### Input data
- Opening Delimiter -
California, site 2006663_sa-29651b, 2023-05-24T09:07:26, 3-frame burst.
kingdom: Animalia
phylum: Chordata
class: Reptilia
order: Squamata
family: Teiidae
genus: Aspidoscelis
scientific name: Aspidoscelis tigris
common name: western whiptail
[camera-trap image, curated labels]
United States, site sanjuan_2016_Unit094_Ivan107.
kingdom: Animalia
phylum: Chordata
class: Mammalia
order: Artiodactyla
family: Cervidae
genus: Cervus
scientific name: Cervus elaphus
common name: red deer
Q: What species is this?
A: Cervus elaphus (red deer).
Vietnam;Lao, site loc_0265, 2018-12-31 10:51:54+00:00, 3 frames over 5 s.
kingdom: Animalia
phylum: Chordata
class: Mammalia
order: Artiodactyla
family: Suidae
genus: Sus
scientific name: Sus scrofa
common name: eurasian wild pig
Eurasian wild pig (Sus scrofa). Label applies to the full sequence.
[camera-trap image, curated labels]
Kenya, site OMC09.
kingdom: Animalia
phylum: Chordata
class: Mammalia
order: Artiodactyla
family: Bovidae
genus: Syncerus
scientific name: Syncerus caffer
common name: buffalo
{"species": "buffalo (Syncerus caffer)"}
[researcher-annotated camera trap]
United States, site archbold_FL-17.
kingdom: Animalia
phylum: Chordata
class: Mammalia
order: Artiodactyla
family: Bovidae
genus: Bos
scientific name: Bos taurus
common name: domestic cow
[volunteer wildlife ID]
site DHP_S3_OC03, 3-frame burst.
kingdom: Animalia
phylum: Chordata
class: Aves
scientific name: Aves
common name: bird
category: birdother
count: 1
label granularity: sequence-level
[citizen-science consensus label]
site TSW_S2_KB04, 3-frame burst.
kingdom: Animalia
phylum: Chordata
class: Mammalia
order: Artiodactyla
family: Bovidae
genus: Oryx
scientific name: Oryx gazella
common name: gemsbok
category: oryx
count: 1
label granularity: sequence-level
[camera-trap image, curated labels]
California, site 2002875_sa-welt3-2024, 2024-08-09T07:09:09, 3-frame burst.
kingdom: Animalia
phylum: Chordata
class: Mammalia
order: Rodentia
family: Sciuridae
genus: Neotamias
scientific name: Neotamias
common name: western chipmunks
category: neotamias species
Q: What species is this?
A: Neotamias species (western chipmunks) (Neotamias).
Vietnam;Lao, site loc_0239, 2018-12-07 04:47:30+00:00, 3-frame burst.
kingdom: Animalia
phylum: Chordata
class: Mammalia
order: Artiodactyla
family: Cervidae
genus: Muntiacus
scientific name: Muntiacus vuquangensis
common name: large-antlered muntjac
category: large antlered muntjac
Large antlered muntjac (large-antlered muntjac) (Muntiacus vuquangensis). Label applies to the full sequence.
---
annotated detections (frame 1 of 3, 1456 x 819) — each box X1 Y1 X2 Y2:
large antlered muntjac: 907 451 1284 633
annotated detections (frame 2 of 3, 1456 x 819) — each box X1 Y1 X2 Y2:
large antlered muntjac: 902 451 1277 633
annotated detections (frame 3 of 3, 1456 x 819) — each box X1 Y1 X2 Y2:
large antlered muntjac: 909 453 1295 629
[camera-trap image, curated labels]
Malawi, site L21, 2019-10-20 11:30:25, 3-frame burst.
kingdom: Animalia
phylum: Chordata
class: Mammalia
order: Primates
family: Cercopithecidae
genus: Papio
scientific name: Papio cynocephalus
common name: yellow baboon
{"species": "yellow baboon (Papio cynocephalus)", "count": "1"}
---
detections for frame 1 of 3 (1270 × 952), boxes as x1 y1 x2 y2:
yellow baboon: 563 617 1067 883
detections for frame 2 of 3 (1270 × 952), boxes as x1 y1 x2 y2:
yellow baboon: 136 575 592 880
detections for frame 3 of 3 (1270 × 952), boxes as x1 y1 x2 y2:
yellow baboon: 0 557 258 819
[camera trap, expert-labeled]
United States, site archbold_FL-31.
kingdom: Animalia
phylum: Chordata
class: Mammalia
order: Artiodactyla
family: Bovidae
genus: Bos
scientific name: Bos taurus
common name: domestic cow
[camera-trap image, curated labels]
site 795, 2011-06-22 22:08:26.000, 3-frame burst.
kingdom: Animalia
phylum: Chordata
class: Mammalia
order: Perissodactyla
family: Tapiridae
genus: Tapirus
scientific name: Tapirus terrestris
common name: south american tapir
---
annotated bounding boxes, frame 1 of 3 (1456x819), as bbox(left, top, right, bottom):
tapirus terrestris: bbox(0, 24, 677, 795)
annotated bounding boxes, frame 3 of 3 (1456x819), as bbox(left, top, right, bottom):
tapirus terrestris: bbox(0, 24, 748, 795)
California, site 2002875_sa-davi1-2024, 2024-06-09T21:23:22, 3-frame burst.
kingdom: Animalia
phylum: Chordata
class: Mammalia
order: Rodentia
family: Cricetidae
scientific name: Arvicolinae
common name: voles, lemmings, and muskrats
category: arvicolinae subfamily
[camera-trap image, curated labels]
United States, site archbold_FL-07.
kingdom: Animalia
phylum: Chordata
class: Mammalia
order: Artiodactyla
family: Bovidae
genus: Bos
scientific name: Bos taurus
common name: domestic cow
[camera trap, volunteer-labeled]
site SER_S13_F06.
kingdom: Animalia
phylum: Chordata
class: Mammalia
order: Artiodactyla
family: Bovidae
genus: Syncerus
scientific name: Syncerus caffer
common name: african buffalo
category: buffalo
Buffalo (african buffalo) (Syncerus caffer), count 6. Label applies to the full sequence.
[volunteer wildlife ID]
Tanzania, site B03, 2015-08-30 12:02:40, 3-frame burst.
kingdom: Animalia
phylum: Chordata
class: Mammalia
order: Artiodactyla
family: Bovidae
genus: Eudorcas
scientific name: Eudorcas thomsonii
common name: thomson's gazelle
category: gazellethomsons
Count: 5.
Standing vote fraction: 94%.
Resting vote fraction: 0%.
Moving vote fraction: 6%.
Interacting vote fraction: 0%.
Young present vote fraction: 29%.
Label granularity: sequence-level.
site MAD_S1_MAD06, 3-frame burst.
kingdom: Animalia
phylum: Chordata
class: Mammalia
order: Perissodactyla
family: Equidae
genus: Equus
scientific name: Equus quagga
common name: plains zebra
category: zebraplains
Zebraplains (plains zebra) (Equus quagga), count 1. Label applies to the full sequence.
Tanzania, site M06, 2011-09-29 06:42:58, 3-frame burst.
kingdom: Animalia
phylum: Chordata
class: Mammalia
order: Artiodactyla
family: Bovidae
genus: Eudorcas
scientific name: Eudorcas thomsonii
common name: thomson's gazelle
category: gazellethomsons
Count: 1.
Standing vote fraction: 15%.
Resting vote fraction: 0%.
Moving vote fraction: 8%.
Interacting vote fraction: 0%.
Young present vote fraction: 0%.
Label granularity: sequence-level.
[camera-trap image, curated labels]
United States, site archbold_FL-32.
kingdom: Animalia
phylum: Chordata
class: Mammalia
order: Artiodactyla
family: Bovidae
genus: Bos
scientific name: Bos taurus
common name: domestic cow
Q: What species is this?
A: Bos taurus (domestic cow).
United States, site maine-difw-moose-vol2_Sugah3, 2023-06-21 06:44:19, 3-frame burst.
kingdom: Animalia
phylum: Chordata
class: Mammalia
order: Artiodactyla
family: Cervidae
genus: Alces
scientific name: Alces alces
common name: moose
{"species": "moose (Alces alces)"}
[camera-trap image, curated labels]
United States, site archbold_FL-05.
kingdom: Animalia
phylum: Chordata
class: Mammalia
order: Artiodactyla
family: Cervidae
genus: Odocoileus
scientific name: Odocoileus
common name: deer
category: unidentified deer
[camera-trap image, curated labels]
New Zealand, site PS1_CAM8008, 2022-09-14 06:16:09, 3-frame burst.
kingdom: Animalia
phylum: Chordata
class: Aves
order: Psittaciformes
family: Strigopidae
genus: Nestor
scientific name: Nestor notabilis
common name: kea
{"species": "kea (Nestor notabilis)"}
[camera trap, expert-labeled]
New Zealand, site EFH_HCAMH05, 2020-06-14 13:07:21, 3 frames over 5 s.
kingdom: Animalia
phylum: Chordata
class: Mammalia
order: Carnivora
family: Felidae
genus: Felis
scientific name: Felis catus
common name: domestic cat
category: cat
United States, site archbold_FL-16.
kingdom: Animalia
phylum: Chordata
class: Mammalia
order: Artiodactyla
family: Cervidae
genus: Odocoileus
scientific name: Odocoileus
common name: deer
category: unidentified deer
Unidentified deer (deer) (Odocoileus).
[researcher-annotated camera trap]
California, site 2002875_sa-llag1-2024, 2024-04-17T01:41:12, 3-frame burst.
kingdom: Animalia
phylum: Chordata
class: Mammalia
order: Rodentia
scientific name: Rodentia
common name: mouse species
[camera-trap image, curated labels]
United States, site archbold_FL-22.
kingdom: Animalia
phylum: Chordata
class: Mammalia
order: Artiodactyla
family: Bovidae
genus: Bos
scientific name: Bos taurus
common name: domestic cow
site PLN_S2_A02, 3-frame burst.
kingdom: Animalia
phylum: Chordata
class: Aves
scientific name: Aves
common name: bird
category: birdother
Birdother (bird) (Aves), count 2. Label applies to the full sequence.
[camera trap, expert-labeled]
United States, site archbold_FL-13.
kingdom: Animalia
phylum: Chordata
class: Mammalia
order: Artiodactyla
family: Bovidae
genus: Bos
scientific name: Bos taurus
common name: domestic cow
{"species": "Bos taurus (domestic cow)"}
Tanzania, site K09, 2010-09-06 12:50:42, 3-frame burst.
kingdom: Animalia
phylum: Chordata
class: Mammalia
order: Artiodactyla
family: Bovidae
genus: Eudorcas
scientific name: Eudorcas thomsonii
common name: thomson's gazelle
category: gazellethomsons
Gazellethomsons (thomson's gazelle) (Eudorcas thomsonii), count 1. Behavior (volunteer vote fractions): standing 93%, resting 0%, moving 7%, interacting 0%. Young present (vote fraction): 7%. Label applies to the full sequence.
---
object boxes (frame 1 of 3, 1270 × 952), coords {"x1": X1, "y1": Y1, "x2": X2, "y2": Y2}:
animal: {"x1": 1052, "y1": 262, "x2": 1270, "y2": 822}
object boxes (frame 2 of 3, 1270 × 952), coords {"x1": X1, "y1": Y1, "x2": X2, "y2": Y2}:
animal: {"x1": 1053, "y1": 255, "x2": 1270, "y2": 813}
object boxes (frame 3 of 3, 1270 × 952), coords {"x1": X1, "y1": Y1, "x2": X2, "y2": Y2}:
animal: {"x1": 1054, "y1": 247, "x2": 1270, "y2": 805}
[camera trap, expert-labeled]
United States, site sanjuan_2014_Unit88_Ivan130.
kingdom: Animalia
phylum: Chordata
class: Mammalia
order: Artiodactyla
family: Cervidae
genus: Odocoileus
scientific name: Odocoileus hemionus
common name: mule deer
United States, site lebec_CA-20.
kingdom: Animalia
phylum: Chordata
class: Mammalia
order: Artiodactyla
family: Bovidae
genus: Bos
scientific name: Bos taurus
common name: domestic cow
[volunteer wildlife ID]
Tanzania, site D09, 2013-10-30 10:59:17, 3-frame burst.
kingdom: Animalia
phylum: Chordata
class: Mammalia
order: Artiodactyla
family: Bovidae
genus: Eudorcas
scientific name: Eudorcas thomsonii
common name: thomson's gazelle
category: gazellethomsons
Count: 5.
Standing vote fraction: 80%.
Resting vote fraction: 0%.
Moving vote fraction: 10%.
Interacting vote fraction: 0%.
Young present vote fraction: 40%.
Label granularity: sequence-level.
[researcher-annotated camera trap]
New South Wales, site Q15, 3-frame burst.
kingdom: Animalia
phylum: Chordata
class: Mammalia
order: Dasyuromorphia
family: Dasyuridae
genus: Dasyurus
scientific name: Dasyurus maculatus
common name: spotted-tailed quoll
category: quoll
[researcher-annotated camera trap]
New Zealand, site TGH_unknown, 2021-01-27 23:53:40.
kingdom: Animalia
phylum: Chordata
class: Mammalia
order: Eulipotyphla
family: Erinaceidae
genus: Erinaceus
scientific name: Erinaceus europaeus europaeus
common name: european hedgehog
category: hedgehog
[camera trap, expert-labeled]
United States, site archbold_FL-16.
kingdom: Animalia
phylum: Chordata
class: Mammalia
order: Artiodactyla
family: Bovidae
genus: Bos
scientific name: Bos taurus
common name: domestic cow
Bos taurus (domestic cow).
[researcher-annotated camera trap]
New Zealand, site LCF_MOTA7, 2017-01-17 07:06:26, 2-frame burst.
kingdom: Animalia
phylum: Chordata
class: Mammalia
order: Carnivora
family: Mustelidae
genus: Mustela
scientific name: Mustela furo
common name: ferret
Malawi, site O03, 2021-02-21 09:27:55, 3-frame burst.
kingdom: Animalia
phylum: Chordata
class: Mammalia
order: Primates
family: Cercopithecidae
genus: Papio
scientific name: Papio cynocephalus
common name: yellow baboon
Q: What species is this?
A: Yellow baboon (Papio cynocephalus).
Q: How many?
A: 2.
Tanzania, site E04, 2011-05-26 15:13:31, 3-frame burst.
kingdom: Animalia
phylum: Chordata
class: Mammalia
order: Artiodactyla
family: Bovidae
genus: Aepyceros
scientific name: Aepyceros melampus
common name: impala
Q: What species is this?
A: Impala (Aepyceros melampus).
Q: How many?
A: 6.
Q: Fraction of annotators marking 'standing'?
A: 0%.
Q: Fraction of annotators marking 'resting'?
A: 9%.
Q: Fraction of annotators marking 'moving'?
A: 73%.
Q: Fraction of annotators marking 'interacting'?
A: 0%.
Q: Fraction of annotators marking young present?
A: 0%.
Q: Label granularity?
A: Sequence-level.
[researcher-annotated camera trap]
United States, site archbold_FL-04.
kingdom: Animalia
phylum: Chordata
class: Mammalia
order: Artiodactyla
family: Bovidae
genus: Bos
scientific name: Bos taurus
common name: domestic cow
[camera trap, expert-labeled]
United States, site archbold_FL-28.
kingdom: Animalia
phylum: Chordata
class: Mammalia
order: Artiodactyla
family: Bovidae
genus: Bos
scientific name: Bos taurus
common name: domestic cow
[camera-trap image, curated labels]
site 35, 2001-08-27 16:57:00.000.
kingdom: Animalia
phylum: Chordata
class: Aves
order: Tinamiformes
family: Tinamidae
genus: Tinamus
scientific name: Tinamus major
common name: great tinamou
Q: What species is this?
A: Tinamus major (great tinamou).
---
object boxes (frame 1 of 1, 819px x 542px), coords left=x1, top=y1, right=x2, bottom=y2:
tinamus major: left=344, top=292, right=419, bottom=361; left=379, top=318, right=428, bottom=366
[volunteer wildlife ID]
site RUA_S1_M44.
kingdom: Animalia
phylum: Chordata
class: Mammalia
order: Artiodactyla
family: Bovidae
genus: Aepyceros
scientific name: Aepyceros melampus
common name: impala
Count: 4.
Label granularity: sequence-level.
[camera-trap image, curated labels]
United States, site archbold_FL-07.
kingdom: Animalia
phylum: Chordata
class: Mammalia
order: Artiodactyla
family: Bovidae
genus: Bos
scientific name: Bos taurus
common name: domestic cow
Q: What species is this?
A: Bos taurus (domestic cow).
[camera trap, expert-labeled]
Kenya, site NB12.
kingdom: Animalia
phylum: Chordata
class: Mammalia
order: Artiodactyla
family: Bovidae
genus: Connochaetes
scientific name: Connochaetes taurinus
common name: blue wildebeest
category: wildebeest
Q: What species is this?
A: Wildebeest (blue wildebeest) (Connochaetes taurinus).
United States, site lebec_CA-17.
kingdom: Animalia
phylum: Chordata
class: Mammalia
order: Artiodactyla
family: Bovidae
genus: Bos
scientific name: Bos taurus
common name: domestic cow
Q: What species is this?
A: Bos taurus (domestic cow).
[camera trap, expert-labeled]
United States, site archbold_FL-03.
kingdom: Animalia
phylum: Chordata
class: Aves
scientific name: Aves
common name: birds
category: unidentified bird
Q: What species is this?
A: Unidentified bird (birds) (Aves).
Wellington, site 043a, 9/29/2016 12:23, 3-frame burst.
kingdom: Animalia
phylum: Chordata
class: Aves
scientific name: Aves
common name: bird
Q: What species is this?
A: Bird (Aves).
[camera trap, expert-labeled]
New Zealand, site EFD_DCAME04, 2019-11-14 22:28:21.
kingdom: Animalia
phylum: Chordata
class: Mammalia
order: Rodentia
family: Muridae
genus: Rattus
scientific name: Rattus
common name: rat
- Closing Delimiter -
### Exercise description
When a line in the listing includes the word "frames", report that line in full.

### Solution for this problem
Vietnam;Lao, site loc_0265, 2018-12-31 10:51:54+00:00, 3 frames over 5 s.
New Zealand, site EFH_HCAMH05, 2020-06-14 13:07:21, 3 frames over 5 s.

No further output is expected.